* **Aim of the task**
Please reproduce the data below word for word, leaving out the pictures.

* **Information given**
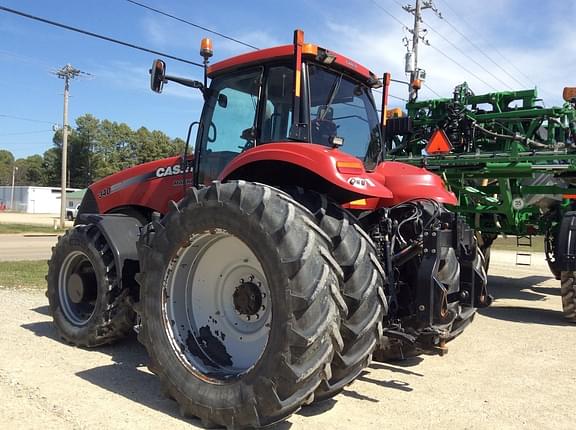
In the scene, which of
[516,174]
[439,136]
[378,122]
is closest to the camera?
[378,122]

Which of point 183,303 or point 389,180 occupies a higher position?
point 389,180

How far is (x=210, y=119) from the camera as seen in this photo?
16.4ft

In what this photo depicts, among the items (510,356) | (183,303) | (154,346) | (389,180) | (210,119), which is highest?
(210,119)

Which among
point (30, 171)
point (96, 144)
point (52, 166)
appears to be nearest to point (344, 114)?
point (96, 144)

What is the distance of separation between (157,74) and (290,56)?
4.57 feet

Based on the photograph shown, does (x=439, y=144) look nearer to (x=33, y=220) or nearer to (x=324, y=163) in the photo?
(x=324, y=163)

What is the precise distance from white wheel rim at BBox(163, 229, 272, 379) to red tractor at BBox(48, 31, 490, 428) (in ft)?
0.04

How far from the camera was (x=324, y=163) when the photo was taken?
3477 millimetres

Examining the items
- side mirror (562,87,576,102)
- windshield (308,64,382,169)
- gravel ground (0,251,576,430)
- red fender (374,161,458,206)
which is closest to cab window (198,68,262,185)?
windshield (308,64,382,169)

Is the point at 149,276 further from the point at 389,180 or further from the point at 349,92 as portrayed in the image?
the point at 349,92

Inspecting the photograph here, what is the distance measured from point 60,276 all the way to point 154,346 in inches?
91.8

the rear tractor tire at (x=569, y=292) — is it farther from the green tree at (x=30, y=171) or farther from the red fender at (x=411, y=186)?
the green tree at (x=30, y=171)

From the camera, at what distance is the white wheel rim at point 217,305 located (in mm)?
3723

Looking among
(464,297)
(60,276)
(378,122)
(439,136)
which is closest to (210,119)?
(378,122)
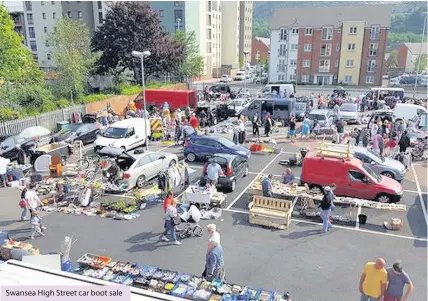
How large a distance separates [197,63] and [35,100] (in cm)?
2836

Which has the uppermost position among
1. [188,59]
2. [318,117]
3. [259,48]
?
[259,48]

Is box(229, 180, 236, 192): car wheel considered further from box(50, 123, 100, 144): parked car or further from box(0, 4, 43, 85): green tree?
box(0, 4, 43, 85): green tree

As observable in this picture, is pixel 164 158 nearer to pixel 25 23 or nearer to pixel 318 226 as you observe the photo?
pixel 318 226

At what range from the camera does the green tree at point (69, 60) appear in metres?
32.3

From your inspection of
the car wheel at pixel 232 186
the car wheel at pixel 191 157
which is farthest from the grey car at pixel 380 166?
the car wheel at pixel 191 157

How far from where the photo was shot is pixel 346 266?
1070 centimetres

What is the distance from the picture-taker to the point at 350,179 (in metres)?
14.7

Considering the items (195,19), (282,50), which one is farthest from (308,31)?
(195,19)

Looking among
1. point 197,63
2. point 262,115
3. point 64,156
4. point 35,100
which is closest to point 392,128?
point 262,115

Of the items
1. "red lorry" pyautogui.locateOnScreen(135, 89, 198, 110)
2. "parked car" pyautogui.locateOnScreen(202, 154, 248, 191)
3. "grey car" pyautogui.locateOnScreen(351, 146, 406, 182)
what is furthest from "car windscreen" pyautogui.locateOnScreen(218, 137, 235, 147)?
"red lorry" pyautogui.locateOnScreen(135, 89, 198, 110)

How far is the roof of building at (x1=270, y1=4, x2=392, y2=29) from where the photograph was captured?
58.7m

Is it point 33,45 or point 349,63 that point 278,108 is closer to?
point 349,63

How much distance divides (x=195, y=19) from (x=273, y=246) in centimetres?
6321

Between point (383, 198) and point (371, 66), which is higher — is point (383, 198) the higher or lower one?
the lower one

* **Correct result**
In the scene, which of
[516,174]
[439,136]
[378,122]
is closest to the camera?
[378,122]

Which of point 183,303 or point 389,180 occupies a higher position?
point 389,180

How far is (x=210, y=119) from the camera as seen in this photo?
16.4ft

In what this photo depicts, among the items (510,356) | (183,303) | (154,346) | (389,180) | (210,119), which is highest?
(210,119)

Which among
point (30, 171)
point (96, 144)
point (52, 166)
appears to be nearest to point (344, 114)?
point (96, 144)

What is the distance of separation between (157,74) and (290,56)?
4.57 feet

Based on the photograph shown, does (x=439, y=144) look nearer to (x=33, y=220) or nearer to (x=324, y=163) in the photo?
(x=324, y=163)

What is the precise distance from white wheel rim at BBox(163, 229, 272, 379) to red tractor at BBox(48, 31, 490, 428) (in ft)?
0.04

How far from the camera was (x=324, y=163) when the photo was taken?
3477 millimetres

Examining the items
- side mirror (562,87,576,102)
- windshield (308,64,382,169)
- gravel ground (0,251,576,430)
- red fender (374,161,458,206)
which is closest to cab window (198,68,262,185)?
windshield (308,64,382,169)

Is the point at 149,276 further from the point at 389,180 or further from the point at 349,92 as portrayed in the image?
the point at 349,92

Inspecting the photograph here, what is the distance measured from point 60,276 all the way to point 154,346 in inches?
91.8

the rear tractor tire at (x=569, y=292) — is it farther from the green tree at (x=30, y=171) or farther from the red fender at (x=411, y=186)?
the green tree at (x=30, y=171)

From the camera, at what distance is the white wheel rim at point 217,305 located (in mm)?
3723

Looking among
(464,297)
(60,276)
(378,122)
(439,136)
which is closest to (210,119)?
(378,122)
How large a distance separates [197,63] and [35,100] (in cm)?
2836

Which has the uppermost position among
1. [188,59]
2. [318,117]
3. [259,48]
?
[259,48]

Is box(229, 180, 236, 192): car wheel considered further from box(50, 123, 100, 144): parked car or further from box(0, 4, 43, 85): green tree?
box(0, 4, 43, 85): green tree

As observable in this picture, is pixel 164 158 nearer to pixel 25 23 or nearer to pixel 318 226 as you observe the photo?
pixel 318 226

At what range from the camera does the green tree at point (69, 60) appear in metres?
32.3

From your inspection of
the car wheel at pixel 232 186
the car wheel at pixel 191 157
which is farthest from the grey car at pixel 380 166?
the car wheel at pixel 191 157

How far from where the photo was shot is pixel 346 266?
1070 centimetres

What is the distance from the picture-taker to the point at 350,179 (in metres)?
14.7

Considering the items (195,19), (282,50), which one is farthest from (308,31)?
(195,19)

Looking among
1. point 197,63
2. point 262,115
3. point 64,156
4. point 35,100
which is closest to point 392,128?
point 262,115

Of the items
1. "red lorry" pyautogui.locateOnScreen(135, 89, 198, 110)
2. "parked car" pyautogui.locateOnScreen(202, 154, 248, 191)
3. "grey car" pyautogui.locateOnScreen(351, 146, 406, 182)
what is furthest from "car windscreen" pyautogui.locateOnScreen(218, 137, 235, 147)?
"red lorry" pyautogui.locateOnScreen(135, 89, 198, 110)

How far is the roof of building at (x1=270, y1=4, x2=392, y2=29) from where the photograph was captured?
58.7m

Is it point 33,45 or point 349,63 that point 278,108 is closer to?
point 349,63

How much distance divides (x=195, y=19) from (x=273, y=246) in centimetres?
6321

Between point (383, 198) and point (371, 66), which is higher — is point (383, 198) the higher or lower one?
the lower one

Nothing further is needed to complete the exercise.